● What the exercise asks:
Convert every line of the records below into a JSON list of strings, one string per line, omitting blank lines.
— begin —
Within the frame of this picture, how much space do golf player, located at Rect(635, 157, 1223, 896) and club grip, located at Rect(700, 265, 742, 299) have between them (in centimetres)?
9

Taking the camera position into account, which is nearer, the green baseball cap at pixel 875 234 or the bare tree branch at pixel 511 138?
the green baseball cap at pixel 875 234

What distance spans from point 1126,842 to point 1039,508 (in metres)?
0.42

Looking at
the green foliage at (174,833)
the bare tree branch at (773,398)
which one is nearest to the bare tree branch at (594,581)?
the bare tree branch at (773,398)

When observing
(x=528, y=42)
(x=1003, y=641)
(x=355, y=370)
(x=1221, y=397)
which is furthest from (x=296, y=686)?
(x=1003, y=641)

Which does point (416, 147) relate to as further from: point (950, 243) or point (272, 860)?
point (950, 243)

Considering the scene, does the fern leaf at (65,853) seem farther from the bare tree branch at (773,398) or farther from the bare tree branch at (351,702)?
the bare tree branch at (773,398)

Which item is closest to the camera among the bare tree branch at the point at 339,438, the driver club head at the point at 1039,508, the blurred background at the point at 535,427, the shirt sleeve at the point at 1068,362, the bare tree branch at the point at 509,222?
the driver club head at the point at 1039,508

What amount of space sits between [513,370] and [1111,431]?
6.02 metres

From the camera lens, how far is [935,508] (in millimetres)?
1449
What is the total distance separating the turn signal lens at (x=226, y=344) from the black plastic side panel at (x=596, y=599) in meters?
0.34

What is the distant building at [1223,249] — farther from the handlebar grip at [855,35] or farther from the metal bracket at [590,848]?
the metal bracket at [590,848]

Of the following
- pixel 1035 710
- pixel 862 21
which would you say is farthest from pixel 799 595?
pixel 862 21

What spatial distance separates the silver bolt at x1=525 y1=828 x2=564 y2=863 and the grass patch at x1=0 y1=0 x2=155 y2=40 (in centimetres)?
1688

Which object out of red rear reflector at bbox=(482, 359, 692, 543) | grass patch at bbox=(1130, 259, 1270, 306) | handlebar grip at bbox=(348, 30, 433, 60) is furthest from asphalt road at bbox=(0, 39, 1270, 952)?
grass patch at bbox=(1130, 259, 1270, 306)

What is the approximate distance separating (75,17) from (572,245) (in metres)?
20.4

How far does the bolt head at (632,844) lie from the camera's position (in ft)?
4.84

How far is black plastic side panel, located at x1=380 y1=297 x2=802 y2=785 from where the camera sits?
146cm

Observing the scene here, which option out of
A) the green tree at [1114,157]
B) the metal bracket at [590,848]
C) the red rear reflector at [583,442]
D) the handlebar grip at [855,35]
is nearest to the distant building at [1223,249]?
— end —
● Solution below:
[
  "Within the frame of this picture, how much space do golf player, located at Rect(635, 157, 1223, 896) and club grip, located at Rect(700, 265, 742, 299) have between them (in centimetres)?",
  "9",
  "Taking the camera position into account, which is nearer, the green baseball cap at pixel 875 234 or the bare tree branch at pixel 511 138?",
  "the green baseball cap at pixel 875 234",
  "What distance spans from point 1126,842 to point 1039,508 (in metres)?",
  "0.42",
  "Looking at",
  "the green foliage at (174,833)",
  "the bare tree branch at (773,398)",
  "which one is nearest to the bare tree branch at (594,581)?",
  "the bare tree branch at (773,398)",
  "When observing",
  "(x=528, y=42)",
  "(x=1003, y=641)",
  "(x=355, y=370)",
  "(x=1221, y=397)",
  "which is furthest from (x=296, y=686)?",
  "(x=1003, y=641)",
  "Which does point (416, 147) relate to as further from: point (950, 243) or point (272, 860)?",
  "point (950, 243)",
  "Considering the scene, does the fern leaf at (65,853) seem farther from the bare tree branch at (773,398) or farther from the bare tree branch at (351,702)?",
  "the bare tree branch at (773,398)",
  "Which item is closest to the camera among the bare tree branch at the point at 339,438, the driver club head at the point at 1039,508, the blurred background at the point at 535,427, the shirt sleeve at the point at 1068,362, the bare tree branch at the point at 509,222?",
  "the driver club head at the point at 1039,508",
  "What amount of space sits between [513,370] and [1111,431]?",
  "6.02 metres",
  "From the camera lens, how far is [935,508] (in millimetres)?",
  "1449",
  "What is the total distance separating the turn signal lens at (x=226, y=344) from the black plastic side panel at (x=596, y=599) in meters?",
  "0.34",
  "What is the distant building at [1223,249] — farther from the handlebar grip at [855,35] or farther from the metal bracket at [590,848]?",
  "the metal bracket at [590,848]",
  "Of the following",
  "- pixel 1035 710",
  "- pixel 862 21",
  "which would you say is farthest from pixel 799 595?",
  "pixel 862 21",
  "What spatial distance separates the silver bolt at x1=525 y1=828 x2=564 y2=863 and the grass patch at x1=0 y1=0 x2=155 y2=40 (in centimetres)?",
  "1688",
  "Which object out of red rear reflector at bbox=(482, 359, 692, 543) | grass patch at bbox=(1130, 259, 1270, 306) | handlebar grip at bbox=(348, 30, 433, 60) is furthest from asphalt road at bbox=(0, 39, 1270, 952)?",
  "grass patch at bbox=(1130, 259, 1270, 306)",
  "What is the approximate distance separating (75,17) from (572,245) (in metres)?",
  "20.4",
  "How far does the bolt head at (632,844) lie from the camera's position (in ft)?",
  "4.84",
  "How far is black plastic side panel, located at x1=380 y1=297 x2=802 y2=785 from where the camera sits?",
  "146cm",
  "Observing the scene here, which option out of",
  "A) the green tree at [1114,157]",
  "B) the metal bracket at [590,848]",
  "C) the red rear reflector at [583,442]",
  "D) the handlebar grip at [855,35]",
  "is nearest to the distant building at [1223,249]?"
]